Washington: The US has applauded the decision of the UN Human Rights Council to establish the first-ever Special Rapporteur on freedom of assembly and association, saying it will be a "strong, independent and credible voice" to highlight the growing threats to civil society.
The decision to establish the mechanism came yesterday after the US co-sponsored a resolution for its creation with a broad cross-regional group of 62 countries, including original co-sponsors -- Czech Republic, Indonesia, Lithuania, Maldives, Mexico and Nigeria.
"I applaud decision by the Human Rights Council to take action in defence of members of civil society around the globe by creating the first-ever Special Rapporteur on freedom of assembly and association," Secretary of State Hillary Clinton said.
"This unprecedented action is a good first step in defending a fundamental freedom enshrined in the Universal Declaration of Human Rights, one that I emphasised during my July trip to Poland," she said.
Hillary hoped that this resolution will become an impetus for countries around the world to strengthen protections for this fundamental freedom.
This consensus resolution, which won the support of many countries that have not always stood up for such fundamental freedoms, demonstrates clearly how they can all find common ground on challenging issues in order to advance our core beliefs, she said.
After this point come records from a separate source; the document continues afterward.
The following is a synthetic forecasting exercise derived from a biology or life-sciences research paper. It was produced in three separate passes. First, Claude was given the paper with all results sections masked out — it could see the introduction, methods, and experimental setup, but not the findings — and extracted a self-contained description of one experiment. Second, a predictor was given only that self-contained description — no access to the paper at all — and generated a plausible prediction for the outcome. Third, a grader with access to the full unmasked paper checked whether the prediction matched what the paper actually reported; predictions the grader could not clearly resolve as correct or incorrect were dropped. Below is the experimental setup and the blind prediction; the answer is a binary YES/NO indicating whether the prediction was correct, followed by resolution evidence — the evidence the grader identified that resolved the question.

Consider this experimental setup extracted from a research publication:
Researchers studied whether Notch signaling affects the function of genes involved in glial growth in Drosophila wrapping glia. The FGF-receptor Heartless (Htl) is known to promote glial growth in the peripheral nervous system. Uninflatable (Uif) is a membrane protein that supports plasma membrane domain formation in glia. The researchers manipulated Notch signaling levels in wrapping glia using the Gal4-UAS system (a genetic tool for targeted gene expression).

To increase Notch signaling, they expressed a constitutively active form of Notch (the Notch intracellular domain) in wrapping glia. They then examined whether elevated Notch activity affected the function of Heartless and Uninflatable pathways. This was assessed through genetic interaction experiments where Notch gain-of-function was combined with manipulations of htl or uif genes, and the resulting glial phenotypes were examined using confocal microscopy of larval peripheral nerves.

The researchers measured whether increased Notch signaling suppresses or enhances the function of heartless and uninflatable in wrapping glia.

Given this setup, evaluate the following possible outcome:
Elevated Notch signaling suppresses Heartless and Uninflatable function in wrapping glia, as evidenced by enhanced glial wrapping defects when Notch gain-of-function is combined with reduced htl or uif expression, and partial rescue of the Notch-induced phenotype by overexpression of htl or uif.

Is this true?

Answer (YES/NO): NO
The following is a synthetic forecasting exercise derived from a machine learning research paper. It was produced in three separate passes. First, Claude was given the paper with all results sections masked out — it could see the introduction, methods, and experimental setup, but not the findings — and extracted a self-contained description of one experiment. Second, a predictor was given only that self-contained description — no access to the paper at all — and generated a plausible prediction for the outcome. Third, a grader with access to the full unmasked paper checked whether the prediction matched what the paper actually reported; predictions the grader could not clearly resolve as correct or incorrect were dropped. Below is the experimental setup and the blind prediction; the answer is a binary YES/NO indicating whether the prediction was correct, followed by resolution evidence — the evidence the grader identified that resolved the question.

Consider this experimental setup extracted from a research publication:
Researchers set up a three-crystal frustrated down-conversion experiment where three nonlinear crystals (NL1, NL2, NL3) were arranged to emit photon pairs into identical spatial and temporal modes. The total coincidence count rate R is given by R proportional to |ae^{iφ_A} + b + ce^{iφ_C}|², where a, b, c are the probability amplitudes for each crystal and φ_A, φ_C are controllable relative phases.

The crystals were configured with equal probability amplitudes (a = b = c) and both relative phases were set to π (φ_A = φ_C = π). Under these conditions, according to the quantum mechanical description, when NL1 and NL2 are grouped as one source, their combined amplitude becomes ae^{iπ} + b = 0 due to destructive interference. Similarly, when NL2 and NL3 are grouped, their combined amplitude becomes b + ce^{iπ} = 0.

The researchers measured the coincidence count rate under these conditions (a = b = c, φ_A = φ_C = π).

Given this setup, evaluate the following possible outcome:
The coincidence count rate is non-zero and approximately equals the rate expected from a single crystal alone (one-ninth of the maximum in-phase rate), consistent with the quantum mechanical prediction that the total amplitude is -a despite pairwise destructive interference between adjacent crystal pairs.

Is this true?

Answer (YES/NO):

Mike Hammer, spokesman, National Security Council, White House, said: "Passage of this resolution delivers on that call to action and reflects the universal recognition that promotion of human rights is a moral and pragmatic necessity."
"The new Special Rapporteur will be a strong, independent and credible voice to highlight the growing threats to assembly, association and civil society, while developing best practices for the protections of those rights," Hammer said.
US President Barack Obama had said last week at the UN General Assembly in New York that the "arc of human progress has been shaped by individuals with the freedom to assemble" and urged the international community "to embrace and effectively monitor norms that advance the rights of civil society and guarantee its expansion within and across borders."